[WHAT YOU SHOULD DO] Of all the entries below, only the lines from the one with "Lire les pictogrammes." up to and including the one with "Image Result For" are to be duplicated exactly.

[STORED DATA]
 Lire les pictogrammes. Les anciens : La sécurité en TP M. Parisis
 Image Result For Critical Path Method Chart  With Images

...

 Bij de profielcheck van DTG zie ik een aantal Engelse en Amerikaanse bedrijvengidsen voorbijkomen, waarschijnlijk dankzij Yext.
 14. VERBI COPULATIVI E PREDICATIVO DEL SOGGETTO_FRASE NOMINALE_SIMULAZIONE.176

[RESPONSE]
 Lire les pictogrammes. Les anciens : La sécurité en TP M. Parisis
 Image Result For Critical Path Method Chart  With Images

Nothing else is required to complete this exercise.